(Entries from a dataset)
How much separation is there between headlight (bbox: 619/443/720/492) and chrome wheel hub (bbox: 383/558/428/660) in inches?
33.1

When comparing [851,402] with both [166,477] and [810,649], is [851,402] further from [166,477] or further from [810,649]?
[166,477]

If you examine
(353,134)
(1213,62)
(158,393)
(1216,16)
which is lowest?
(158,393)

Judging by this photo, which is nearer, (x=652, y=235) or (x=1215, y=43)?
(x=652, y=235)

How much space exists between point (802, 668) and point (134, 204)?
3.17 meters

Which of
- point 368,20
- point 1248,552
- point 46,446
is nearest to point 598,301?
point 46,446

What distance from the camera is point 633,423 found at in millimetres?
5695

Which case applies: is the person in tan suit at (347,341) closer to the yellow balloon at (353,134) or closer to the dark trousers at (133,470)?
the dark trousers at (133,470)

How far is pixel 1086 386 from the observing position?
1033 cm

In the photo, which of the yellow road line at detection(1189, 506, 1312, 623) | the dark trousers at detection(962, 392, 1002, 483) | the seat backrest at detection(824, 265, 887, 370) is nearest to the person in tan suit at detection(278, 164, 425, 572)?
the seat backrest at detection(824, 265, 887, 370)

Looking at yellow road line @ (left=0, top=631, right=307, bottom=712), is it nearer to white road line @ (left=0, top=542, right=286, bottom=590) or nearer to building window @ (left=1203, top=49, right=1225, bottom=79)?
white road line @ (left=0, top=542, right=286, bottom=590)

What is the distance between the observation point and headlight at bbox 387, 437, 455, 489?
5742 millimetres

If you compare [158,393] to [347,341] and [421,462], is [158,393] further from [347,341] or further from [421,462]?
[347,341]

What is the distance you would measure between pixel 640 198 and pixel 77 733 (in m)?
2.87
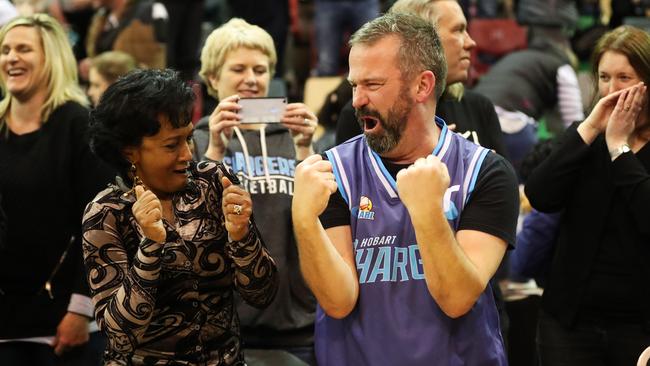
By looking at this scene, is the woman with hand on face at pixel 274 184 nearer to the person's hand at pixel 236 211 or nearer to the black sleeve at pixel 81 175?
the black sleeve at pixel 81 175

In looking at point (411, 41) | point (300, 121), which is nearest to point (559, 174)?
point (300, 121)

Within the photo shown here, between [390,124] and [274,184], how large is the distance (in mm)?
984

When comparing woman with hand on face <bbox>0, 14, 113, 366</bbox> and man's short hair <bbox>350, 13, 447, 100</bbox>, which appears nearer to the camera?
man's short hair <bbox>350, 13, 447, 100</bbox>

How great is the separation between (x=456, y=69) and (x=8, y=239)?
5.99 feet

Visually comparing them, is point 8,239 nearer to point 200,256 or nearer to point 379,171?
point 200,256

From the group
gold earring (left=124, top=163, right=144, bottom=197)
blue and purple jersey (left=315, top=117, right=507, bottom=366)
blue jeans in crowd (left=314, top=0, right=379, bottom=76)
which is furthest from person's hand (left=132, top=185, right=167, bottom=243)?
blue jeans in crowd (left=314, top=0, right=379, bottom=76)

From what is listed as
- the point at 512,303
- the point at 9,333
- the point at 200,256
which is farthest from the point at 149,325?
the point at 512,303

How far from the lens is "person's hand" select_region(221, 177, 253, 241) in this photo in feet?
9.32

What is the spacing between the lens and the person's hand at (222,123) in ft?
12.2

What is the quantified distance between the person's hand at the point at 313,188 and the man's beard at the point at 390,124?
204mm

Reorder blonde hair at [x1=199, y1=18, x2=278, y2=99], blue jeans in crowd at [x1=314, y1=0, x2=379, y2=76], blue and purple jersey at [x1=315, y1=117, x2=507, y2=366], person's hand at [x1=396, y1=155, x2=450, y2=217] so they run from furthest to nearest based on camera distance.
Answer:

• PROBLEM DETAILS
Exclude the pictures and repeat every other part of the records word for word.

• ANSWER TO THIS TASK
How much separation is there between headlight (bbox: 619/443/720/492) and chrome wheel hub (bbox: 383/558/428/660) in inches?
33.1

When comparing [851,402] with both [166,477] and [810,649], is [851,402] further from [166,477] or further from [810,649]?
[166,477]

If you examine
(353,134)
(1213,62)
(158,393)
(1216,16)
which is lowest?
(158,393)

Judging by this photo, which is nearer, (x=652, y=235) or (x=1215, y=43)?
(x=652, y=235)

How much space exists between point (802, 668) and point (134, 204)?
3.17 meters

Which of
- point 368,20
- point 1248,552
- point 46,446
is nearest to point 598,301?
point 46,446

What distance from the camera is point 633,423 found at in millimetres?
5695

Which case applies: is the person in tan suit at (347,341) closer to the yellow balloon at (353,134) or closer to the dark trousers at (133,470)?
the dark trousers at (133,470)

How far is pixel 1086 386 from the observing position?
1033 cm

In the photo, which of the yellow road line at detection(1189, 506, 1312, 623) | the dark trousers at detection(962, 392, 1002, 483) | the seat backrest at detection(824, 265, 887, 370) is nearest to the person in tan suit at detection(278, 164, 425, 572)?
the seat backrest at detection(824, 265, 887, 370)

Looking at yellow road line @ (left=0, top=631, right=307, bottom=712), is it nearer to white road line @ (left=0, top=542, right=286, bottom=590) or nearer to building window @ (left=1203, top=49, right=1225, bottom=79)?
white road line @ (left=0, top=542, right=286, bottom=590)

What is the distance between the observation point and headlight at bbox 387, 437, 455, 489?
5742 millimetres

If you compare [158,393] to [347,341] and [421,462], is [158,393] further from [347,341] or further from [421,462]?
[347,341]

What is the distance you would measure between pixel 640 198 and pixel 77 733 (in m)?
2.87
By looking at this scene, is the woman with hand on face at pixel 274 184 nearer to the person's hand at pixel 236 211 or nearer to the black sleeve at pixel 81 175?
the black sleeve at pixel 81 175

In looking at point (411, 41) | point (300, 121), which is nearest to point (559, 174)?
point (300, 121)

Within the photo shown here, between [390,124] and [274,184], how large is the distance (in mm)?
984

When comparing woman with hand on face <bbox>0, 14, 113, 366</bbox> and man's short hair <bbox>350, 13, 447, 100</bbox>, which appears nearer to the camera?
man's short hair <bbox>350, 13, 447, 100</bbox>

How great is the separation between (x=456, y=69) and (x=8, y=239)?
5.99 feet

Visually comparing them, is point 8,239 nearer to point 200,256 or nearer to point 379,171?
point 200,256

From the group
gold earring (left=124, top=163, right=144, bottom=197)
blue and purple jersey (left=315, top=117, right=507, bottom=366)
blue jeans in crowd (left=314, top=0, right=379, bottom=76)
which is furthest from person's hand (left=132, top=185, right=167, bottom=243)?
blue jeans in crowd (left=314, top=0, right=379, bottom=76)

From what is listed as
- the point at 512,303
- the point at 9,333
- the point at 200,256
which is farthest from the point at 149,325?
the point at 512,303

How far from the lens is "person's hand" select_region(221, 177, 253, 241) in this photo in feet?
9.32

What is the spacing between the lens and the person's hand at (222,123) in ft?
12.2

What is the quantified distance between the person's hand at the point at 313,188 and the man's beard at the point at 390,124?
204mm

Reorder blonde hair at [x1=199, y1=18, x2=278, y2=99], blue jeans in crowd at [x1=314, y1=0, x2=379, y2=76], blue and purple jersey at [x1=315, y1=117, x2=507, y2=366], person's hand at [x1=396, y1=155, x2=450, y2=217] so they run from furthest to nearest based on camera distance.
Answer:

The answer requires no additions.